Ai Weiwei

Ai Weiwei

Ai Weiwei

Ai Weiwei (Chinese: 艾 未 未; Pinyin: Wi Wèiwèi, born August 28, 1957) is a contemporary Chinese artist and activist. As a political activist, he has criticized and opposed the Chinese government’s stance on democracy and human rights. Ai Weiwei is one of the critics of the Chinese government in the field of human rights. He uses Chinese art formats to depict Chinese political and social issues.


He was born on August 28, 1957 in Beijing. His father, Ai Qing, was a famous poet who was Mao Zedong’s cultural adviser, but in 1958, with the start of the anti-intellectual movement in China, he and his family were exiled to a labor camp in Heilongjiang.

Ai Weiwei enrolled in the Beijing Film School in 1978 to study film, but dropped out two years later.

He moved to the United States in 1981 and moved to New York City in 1983; He spent his life gardening and caring for children, but studied Western art and discovered artists such as Alan Ginsberg, Jasper Johns, Andy Warhol, and Marcel Duchamp.

Influenced by Duchamp, he created one of his first famous works in 1985. In 1989, the first review of his work was held in Hong Kong.

Ai Weiwei returned to China in 1993 when his father was ill. A year later, he met his future wife, Lu Qing, and she appeared in one of his most famous photographs in Tiananmen Square.

Over the years, he created photography, arrangement and performance art and became world famous.

From October 2010 to April 2011, a work by him entitled “Sunflower Seeds” was exhibited at the Tate Modern Museum in London.

Ai Weiwei was arrested at Beijing Capital International Airport on April 3, 2011, before flying to Hong Kong, and was detained until midnight on Wednesday, June 22, 2011, when he was released due to international pressure from the Chinese government.

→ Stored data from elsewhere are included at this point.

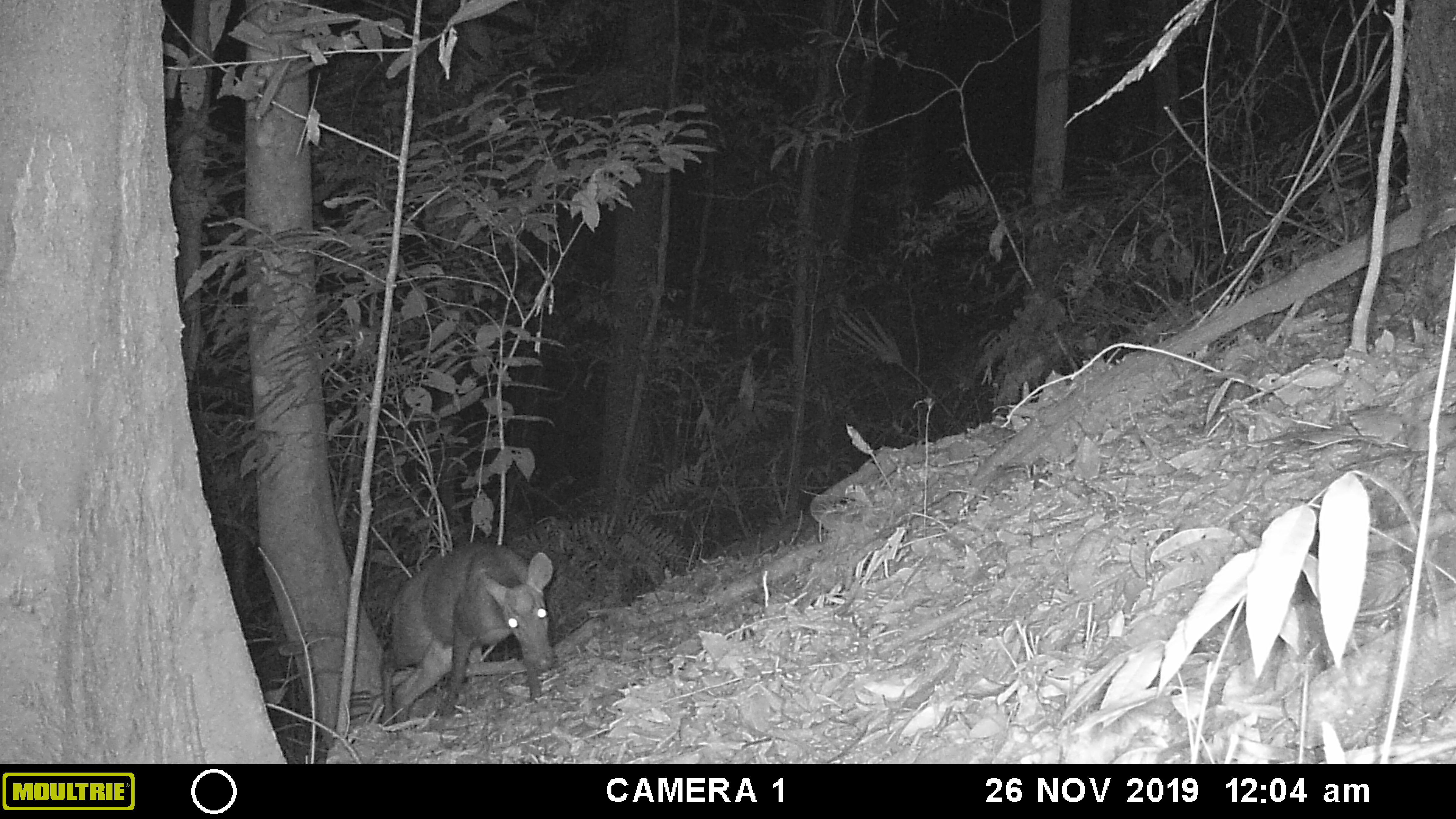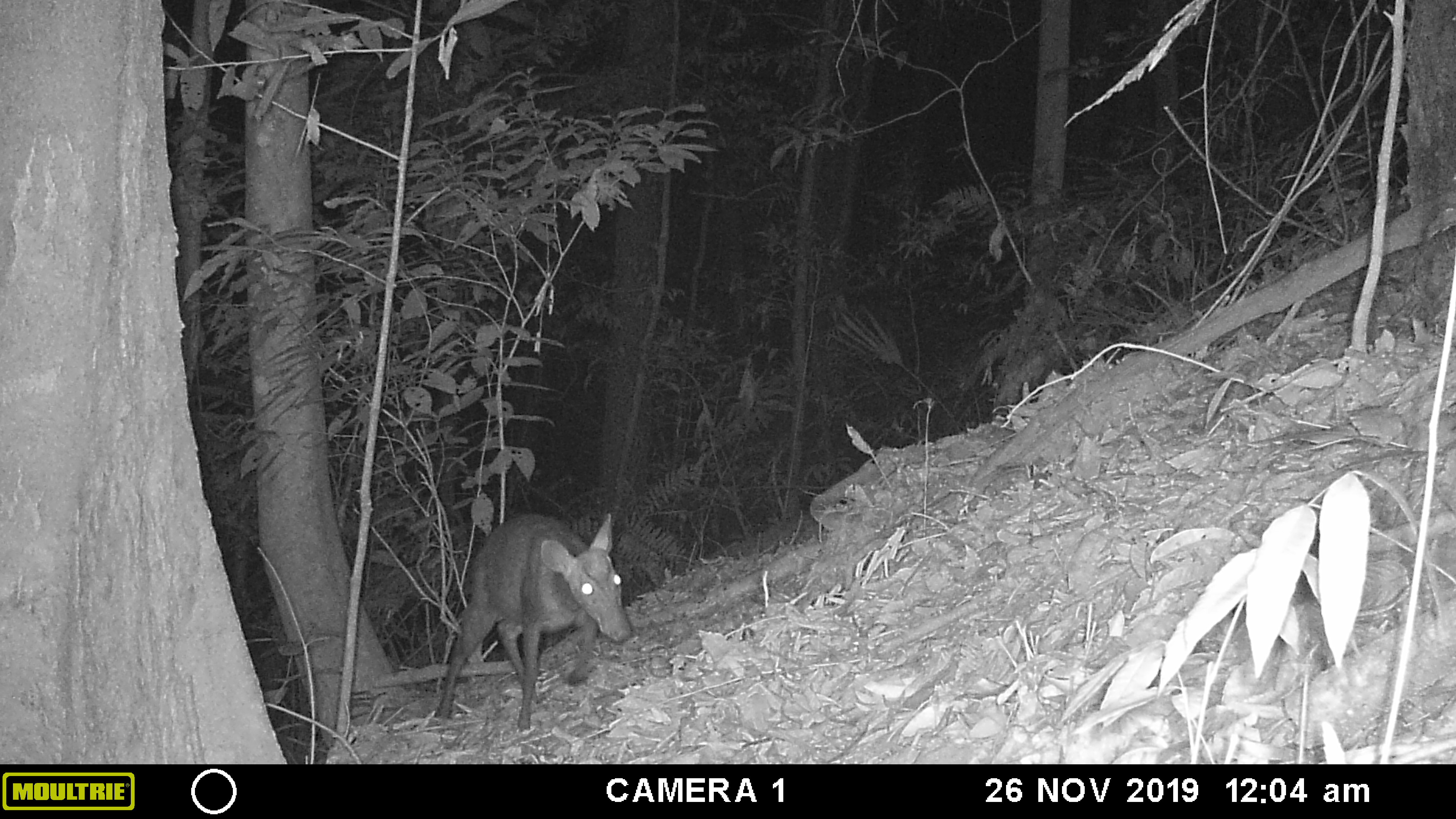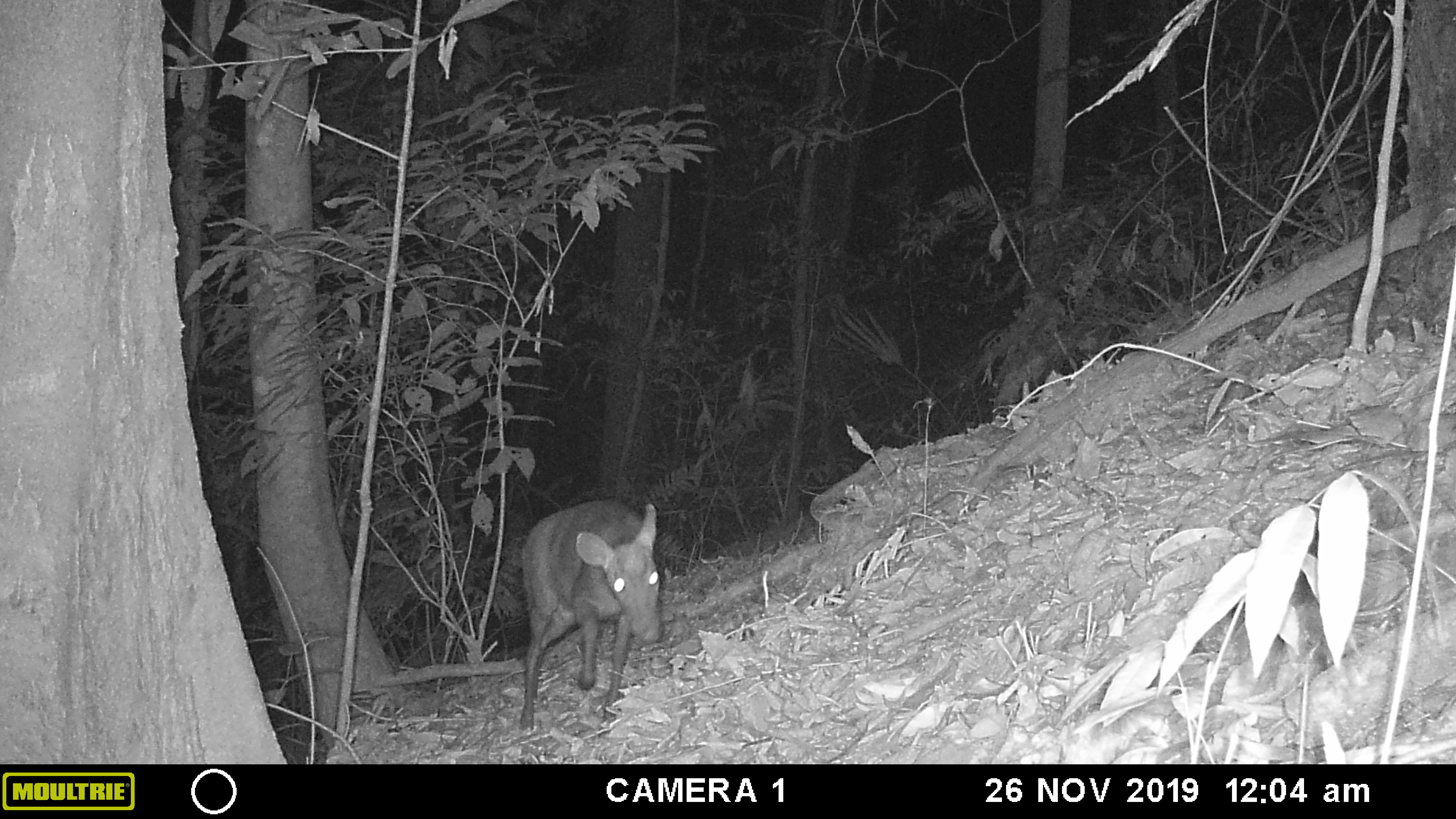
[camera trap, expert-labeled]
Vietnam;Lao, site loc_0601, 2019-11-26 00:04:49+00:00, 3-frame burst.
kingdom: Animalia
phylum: Chordata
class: Mammalia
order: Artiodactyla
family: Cervidae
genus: Muntiacus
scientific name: Muntiacus rooseveltorum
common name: roosevelt's muntjac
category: roosevelts muntjac group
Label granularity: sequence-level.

He was banned from leaving the country after his release on charges of tax evasion. Chinese officials have asked him to pay a 15 million yen ($ 2.3 million) tax in 15 days. Critics of the Chinese government say the politically motivated accusation is intended to limit him.

Ai Weiwei’s passport was confiscated in 2011 when he was arrested, but he finally got his passport back on July 22, 2015, and can travel to London to exhibit his work.